3. PostgreSQL Database server

Install PostgreSQL locally or have access to a PostgreSQL server.

It is assumed that the operating system used to run the dashboard will be a flavour of UNIX/Linux. However, if you want to run it on a Mac, we suggest you use the relevant Enterprise DB installer to start with. Regardless, follow the instructions for your system.

Note

These instructions assume PostgreSQL is installed on the same machine as the dashboard and Grafana. If your setup requires PostgreSQL to be hosted on a separate server, you may need a version of PostgreSQL compiled with SSH support.

Choose a username and password for the PostgreSQL admin user (conventionally postgres). These instructions assume you use postgres as the admin username.

Important

Do not store the admin password in a file. If you forget it, follow these steps to reset it.

Note

Dashboard users should be granted only SELECT permission on the database.

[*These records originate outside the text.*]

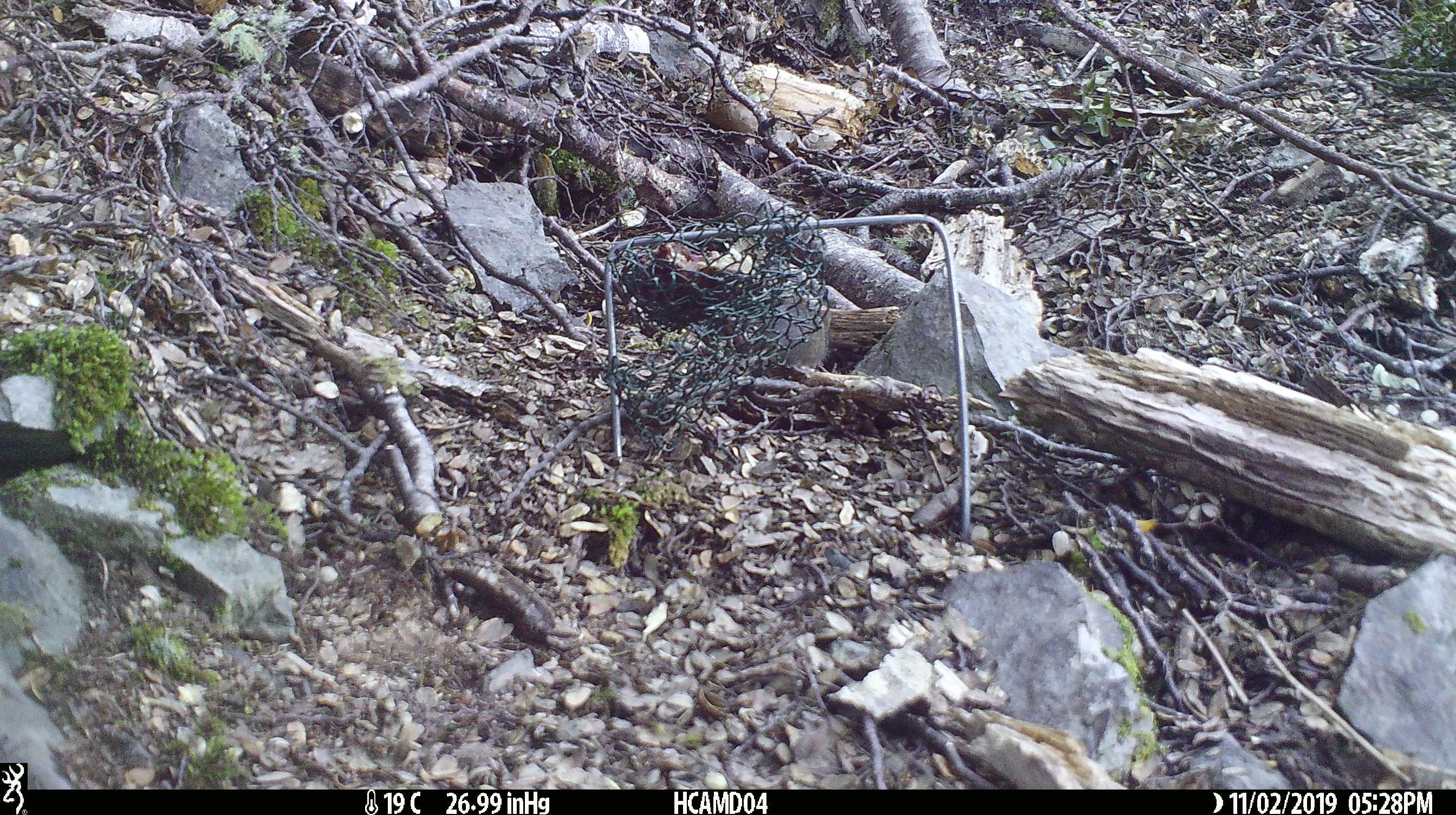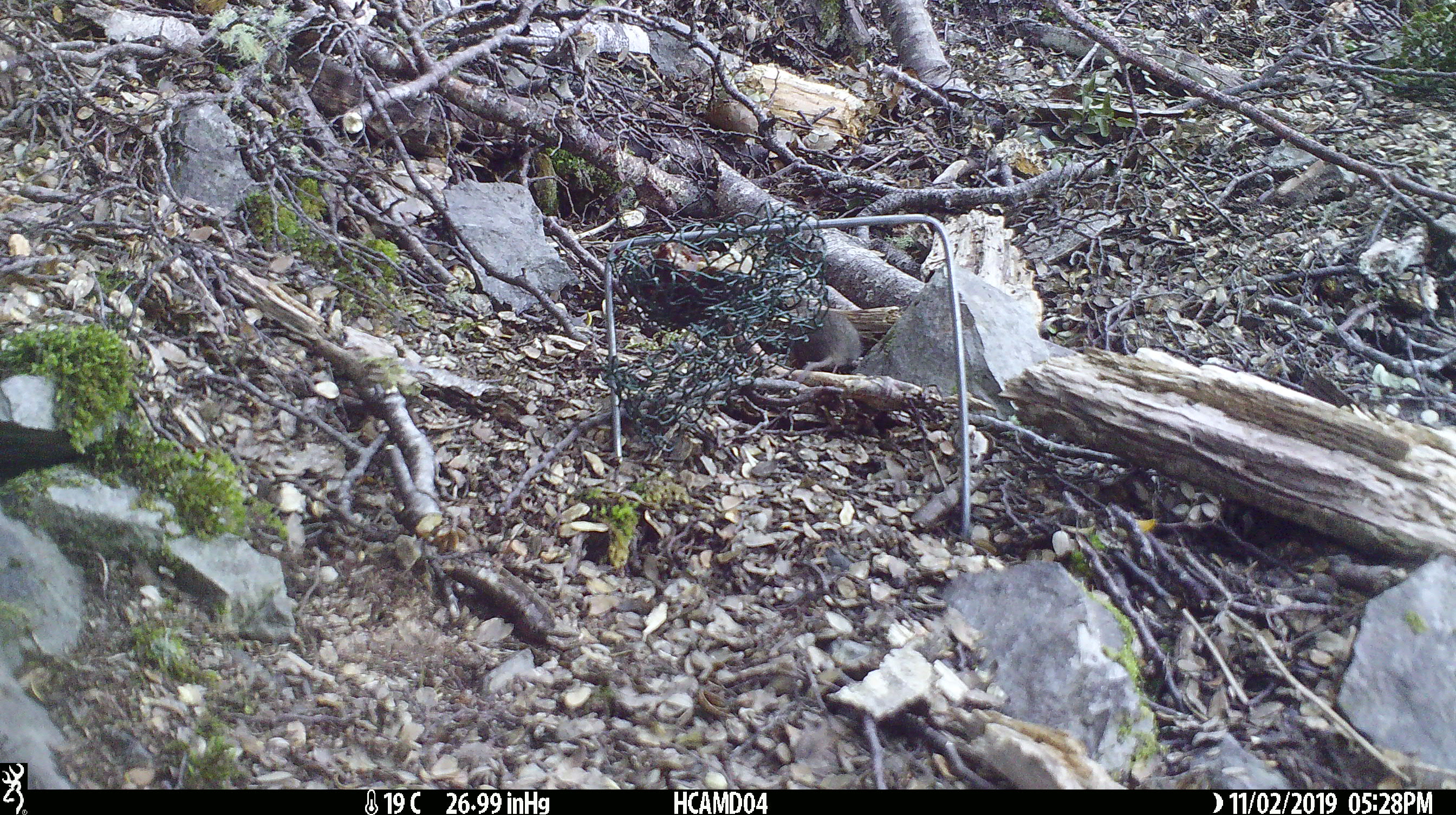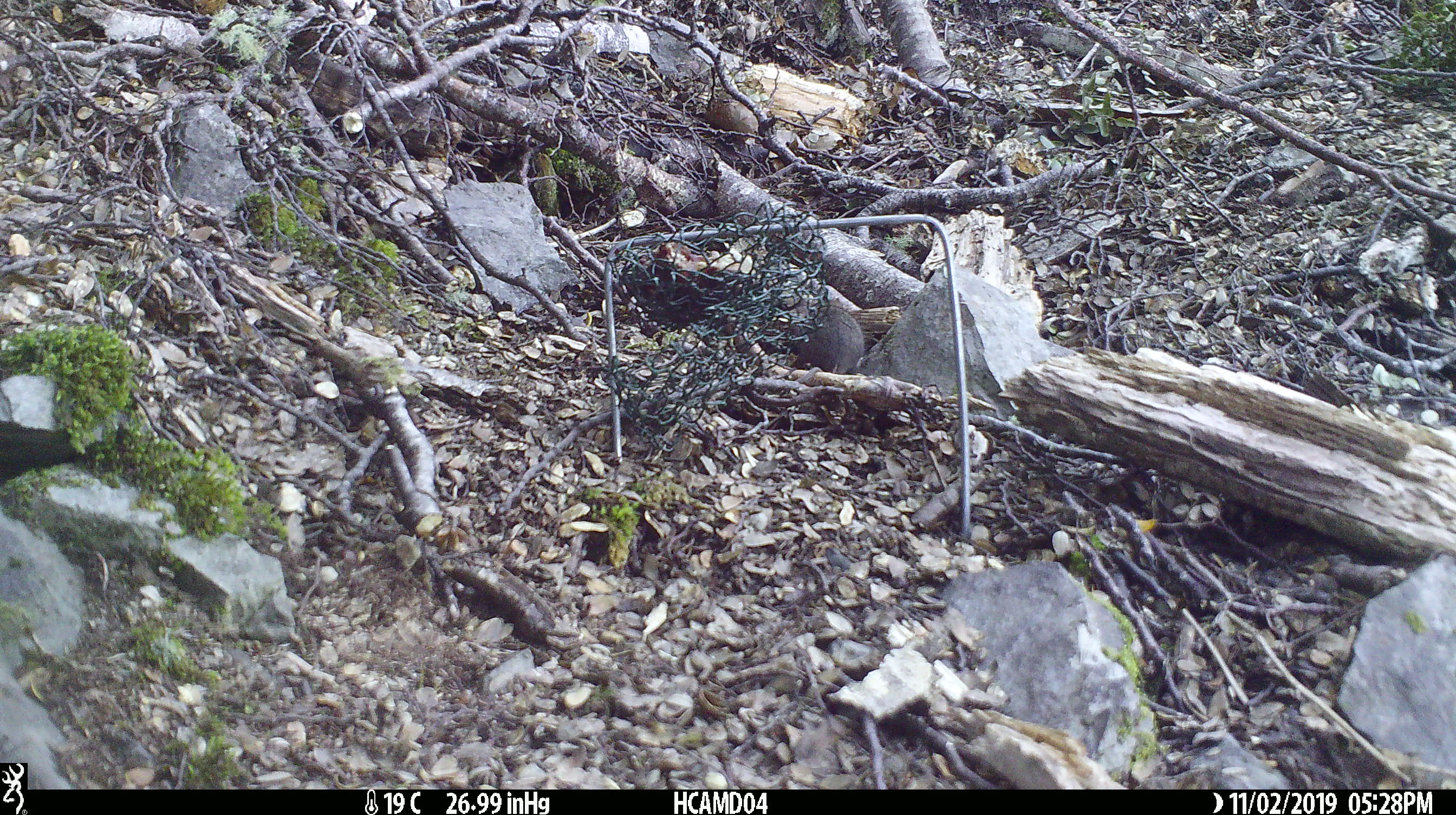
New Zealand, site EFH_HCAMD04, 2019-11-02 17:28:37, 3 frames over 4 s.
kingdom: Animalia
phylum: Chordata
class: Mammalia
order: Rodentia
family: Muridae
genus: Mus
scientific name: Mus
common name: mouse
Mouse (Mus).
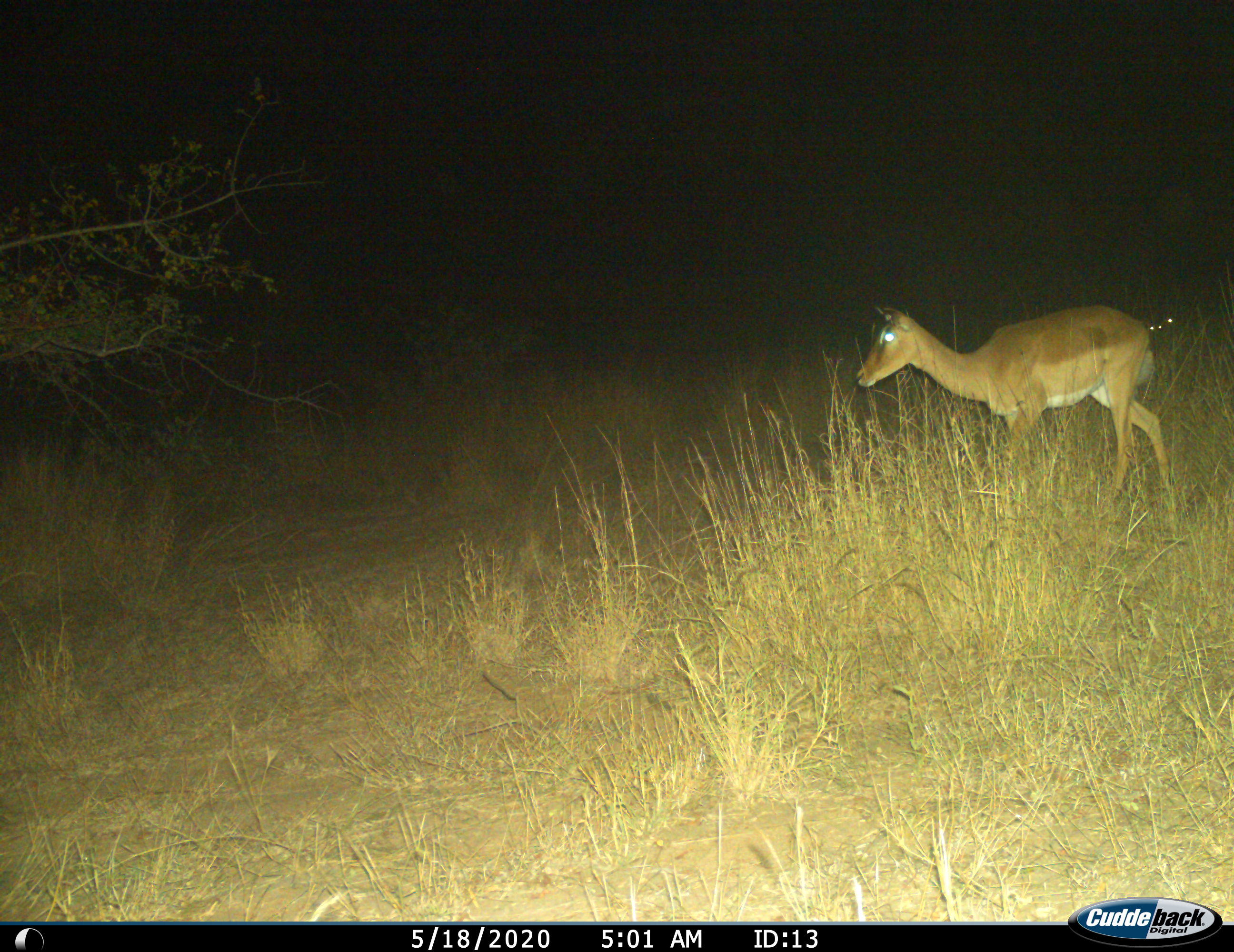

Check that your $PATH allows you to access the psql utility.

4. Grafana

Install the self-managed Grafana Enterprise edition (Enterprise, just in case you want to host it on the cloud).

By default, the superuser credential is id: admin, password: admin. You should change the password to make your set-up more secure.

Configuration files

Before running the dashboard, you will need to prepare three configuration files. Templates and examples for all of them are provided in the configuration/templates/ and configuration/examples/ directories respectively.

1. Scripts configuration file (`config.yaml`)

Copy the template provided in configuration/templates/config.yaml to a location of your choice and edit it, replacing all values surrounded by < > characters. This file contains the core parameters needed to run the dashboard, including database connection details and paths to the other configuration files. You can uncomment the optional parameters you want to use.

Note

If you choose to run the dashboard inside a Docker container, note that restarting the container can cause the database to be deleted and re-created. To prevent this, set skip_db_overwrite: True in config.yaml.

2. Cluster information file (`cluster_info.yaml`)

Copy the template provided in configuration/templates/cluster_info.yaml and edit it with information about your HPC cluster. See configuration/examples/cluster_info__demo.yaml for a worked example.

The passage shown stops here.